Walgreens replaced fridge doors with smart screens. It's now a $200M fiasco
Customer Experience & Usability
- Most commenters describe the fridge/freezer screens as actively hostile: blocking direct view of stock, adding delay, and often showing incorrect items or prices.
- Several note that doors frequently appeared “full” on-screen while shelves behind were empty, making the disappointment worse than simply seeing an empty shelf.
- Some users stopped visiting stores that implemented them, citing frustration with slow “wake up” times and having to open multiple doors to find items.
- People compare the experience to airport gate screens that show ads before boarding info: ads obstruct the primary purpose of the display.
Advertising Logic & Sales Impact
- Commenters understand the theoretical rationale: point‑of‑purchase ads, impulse buys, and dynamic pricing, similar to online upsell flows.
- Many think this logic breaks down when the customer is already at the shelf; advertising pizza rolls to someone already staring at the pizza roll door seems redundant.
- Several draw parallels with Amazon/YouTube/etc. continuing to recommend items (e.g., toilets, appliances, vacuums) long after purchase, viewing it as bad targeting that persists because brands overpay for low‑quality eyeballs.
Corporate Governance, Pilots & Incentives
- Many see this as a failure of basic judgment and incentives: executives approve a 10‑year, large‑scale rollout for a solution to a “non‑problem.”
- Some note there was a small pilot and reported ~5% sales lift, but suspect novelty effects or manipulated data, and question whether Walgreens independently validated results.
- The close relationship between the startup and a former Walgreens CEO is viewed as cronyism; commenters doubt the startup would have survived without that connection.
- A number argue this should have stayed a small, cheap experiment, not a $200M commitment.
Technical, Cost & Energy Concerns
- Complaints include high heat output from the screens, implying increased energy use for both displays and refrigeration.

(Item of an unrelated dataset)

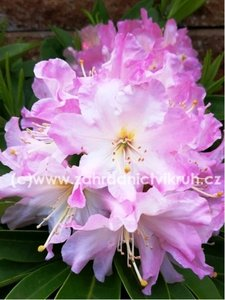 Rhododendron Onkel Diners - bílorůžový, extra 5L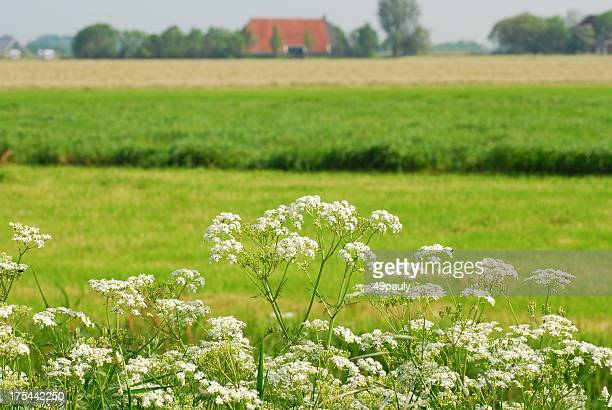 Cow Parsley growth in agriculture landscape.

- Reports of devices failing (black/white screens, misalignment with shelves, even occasional fires) reinforce views that the tech was immature and over‑engineered for the task of “being a window.”
Privacy, Surveillance & Ad Creep
- Some speculate about future integrations with personal data (device IDs, data brokers, insurance) for targeted ads, highlighting discomfort with more surveillance in physical spaces.
- The project is framed as part of a broader trend: physical retail adopting the web’s pop‑ups, tracking, and “hostile design,” with the warning that user tolerance for such hostility is finite.
Alternatives & Bigger Picture
- Commenters suggest more user‑centric innovations: better lighting, simple e‑ink shelf tags, or app‑based shopping aids (store maps, running totals, scan‑and‑go).
- There’s broad sentiment that filling the world with more ads and screens, without clear benefit to customers, is inherently a bad direction for retail.